:: What you should do ::
Quote all of the material below verbatim, omitting the pictures.

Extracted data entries
↓

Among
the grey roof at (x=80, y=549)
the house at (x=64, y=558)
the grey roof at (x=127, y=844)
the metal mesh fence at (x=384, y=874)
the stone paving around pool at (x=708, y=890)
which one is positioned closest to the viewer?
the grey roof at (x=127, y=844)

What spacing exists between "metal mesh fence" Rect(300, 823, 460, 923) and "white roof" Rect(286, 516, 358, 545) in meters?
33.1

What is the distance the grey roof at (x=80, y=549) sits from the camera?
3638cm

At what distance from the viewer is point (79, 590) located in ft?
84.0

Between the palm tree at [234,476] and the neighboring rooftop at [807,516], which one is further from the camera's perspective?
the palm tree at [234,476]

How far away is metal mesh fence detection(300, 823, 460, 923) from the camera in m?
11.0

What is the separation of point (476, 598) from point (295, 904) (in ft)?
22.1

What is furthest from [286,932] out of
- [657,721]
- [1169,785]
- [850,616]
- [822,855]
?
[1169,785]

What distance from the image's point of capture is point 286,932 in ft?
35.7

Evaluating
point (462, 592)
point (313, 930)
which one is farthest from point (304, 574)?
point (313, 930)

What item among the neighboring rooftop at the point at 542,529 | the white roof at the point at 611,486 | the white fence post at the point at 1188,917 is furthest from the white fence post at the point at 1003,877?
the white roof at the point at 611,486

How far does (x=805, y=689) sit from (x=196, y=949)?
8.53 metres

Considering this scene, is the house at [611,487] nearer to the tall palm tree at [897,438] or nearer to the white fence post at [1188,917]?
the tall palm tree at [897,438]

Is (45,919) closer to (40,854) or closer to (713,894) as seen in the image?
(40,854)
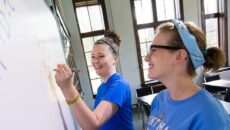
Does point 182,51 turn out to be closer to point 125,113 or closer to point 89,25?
point 125,113

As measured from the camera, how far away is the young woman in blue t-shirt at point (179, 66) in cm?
82

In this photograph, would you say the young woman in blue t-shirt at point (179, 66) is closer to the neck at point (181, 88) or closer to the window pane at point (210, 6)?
the neck at point (181, 88)

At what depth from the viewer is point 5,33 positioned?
383 mm

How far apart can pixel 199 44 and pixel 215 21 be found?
4918mm

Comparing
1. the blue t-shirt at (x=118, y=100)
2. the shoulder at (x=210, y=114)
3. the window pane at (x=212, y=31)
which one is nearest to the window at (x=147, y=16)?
the window pane at (x=212, y=31)

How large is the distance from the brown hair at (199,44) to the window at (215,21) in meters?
Answer: 4.42

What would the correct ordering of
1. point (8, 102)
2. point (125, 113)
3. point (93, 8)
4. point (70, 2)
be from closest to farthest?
point (8, 102) < point (125, 113) < point (70, 2) < point (93, 8)

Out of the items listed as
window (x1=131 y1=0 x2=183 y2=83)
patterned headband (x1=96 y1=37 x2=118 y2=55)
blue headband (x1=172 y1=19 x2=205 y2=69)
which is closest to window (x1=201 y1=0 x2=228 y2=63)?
window (x1=131 y1=0 x2=183 y2=83)

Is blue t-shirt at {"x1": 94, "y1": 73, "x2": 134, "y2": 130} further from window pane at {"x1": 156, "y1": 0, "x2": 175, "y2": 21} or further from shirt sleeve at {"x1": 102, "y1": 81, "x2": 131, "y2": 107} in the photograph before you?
window pane at {"x1": 156, "y1": 0, "x2": 175, "y2": 21}

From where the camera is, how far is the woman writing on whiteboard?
84 centimetres

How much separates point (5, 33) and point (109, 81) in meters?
0.84

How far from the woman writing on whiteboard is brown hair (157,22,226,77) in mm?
376

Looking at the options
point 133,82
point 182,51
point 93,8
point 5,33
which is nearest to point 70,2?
point 93,8

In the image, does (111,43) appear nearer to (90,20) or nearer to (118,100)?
(118,100)
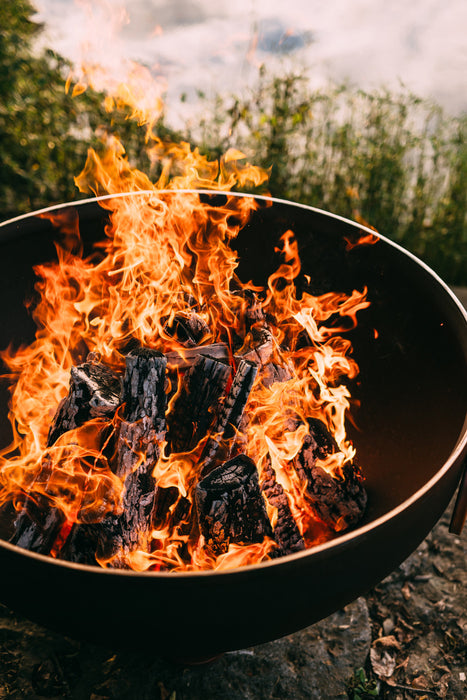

↑

:: Written solution ::
Among
the grey roof at (x=80, y=549)
the house at (x=64, y=558)
the grey roof at (x=127, y=844)
the metal mesh fence at (x=384, y=874)
the stone paving around pool at (x=708, y=890)
which one is positioned closest to the viewer?
the grey roof at (x=127, y=844)

What spacing exists between "metal mesh fence" Rect(300, 823, 460, 923) and "white roof" Rect(286, 516, 358, 545) in meters?
33.1

What is the distance the grey roof at (x=80, y=549) sits from the camera?
3638cm

At what distance from the viewer is point (79, 590) located in ft?
84.0

Between the palm tree at [234,476] and the neighboring rooftop at [807,516], which one is further from the camera's perspective?
the palm tree at [234,476]

How far away is metal mesh fence detection(300, 823, 460, 923) from the camera in m?
11.0

What is the separation of point (476, 598) from point (295, 904) (in ft)?
22.1

What is furthest from [286,932] out of
- [657,721]
- [1169,785]
- [850,616]
- [822,855]
?
[1169,785]

What distance from the image's point of capture is point 286,932 in ft?
35.7

Evaluating
point (462, 592)
point (313, 930)
which one is farthest from point (304, 574)?
point (313, 930)

What item among the neighboring rooftop at the point at 542,529 | the white roof at the point at 611,486 | the white fence post at the point at 1188,917 is furthest from the white fence post at the point at 1003,877?
the white roof at the point at 611,486

How far does (x=805, y=689) sit from (x=196, y=949)?
8.53 metres

Considering this scene, is the house at [611,487] nearer to the tall palm tree at [897,438] or nearer to the white fence post at [1188,917]?
the tall palm tree at [897,438]

Is (45,919) closer to (40,854) or closer to (713,894) as seen in the image?
(40,854)
Does point 182,51 turn out to be closer to point 125,113 or closer to point 89,25?
point 125,113

As measured from the camera, how far away is the young woman in blue t-shirt at point (179, 66) in cm?
82

In this photograph, would you say the young woman in blue t-shirt at point (179, 66) is closer to the neck at point (181, 88) or closer to the window pane at point (210, 6)?
the neck at point (181, 88)

At what depth from the viewer is point 5,33 positioned?
383 mm

How far apart can pixel 199 44 and pixel 215 21 be found?
4918mm

Comparing
1. the blue t-shirt at (x=118, y=100)
2. the shoulder at (x=210, y=114)
3. the window pane at (x=212, y=31)
which one is nearest to the window at (x=147, y=16)?
the window pane at (x=212, y=31)

How large is the distance from the brown hair at (199,44) to the window at (215,21) in meters?
Answer: 4.42

What would the correct ordering of
1. point (8, 102)
2. point (125, 113)
3. point (93, 8)
4. point (70, 2)
be from closest to farthest?
point (8, 102) < point (125, 113) < point (70, 2) < point (93, 8)

Out of the items listed as
window (x1=131 y1=0 x2=183 y2=83)
patterned headband (x1=96 y1=37 x2=118 y2=55)
blue headband (x1=172 y1=19 x2=205 y2=69)
which is closest to window (x1=201 y1=0 x2=228 y2=63)?
window (x1=131 y1=0 x2=183 y2=83)

Is blue t-shirt at {"x1": 94, "y1": 73, "x2": 134, "y2": 130} further from window pane at {"x1": 156, "y1": 0, "x2": 175, "y2": 21} or further from shirt sleeve at {"x1": 102, "y1": 81, "x2": 131, "y2": 107} in the photograph before you?
window pane at {"x1": 156, "y1": 0, "x2": 175, "y2": 21}

From where the camera is, how far is the woman writing on whiteboard?
84 centimetres

How much separates point (5, 33) and point (109, 81) in meters?
0.84

How far from the woman writing on whiteboard is brown hair (157,22,226,77) in mm?
376

Looking at the options
point 133,82
point 182,51
point 93,8
point 5,33
which is nearest to point 70,2?
point 93,8

In the image, does (111,43) appear nearer to (90,20) or nearer to (118,100)?
(118,100)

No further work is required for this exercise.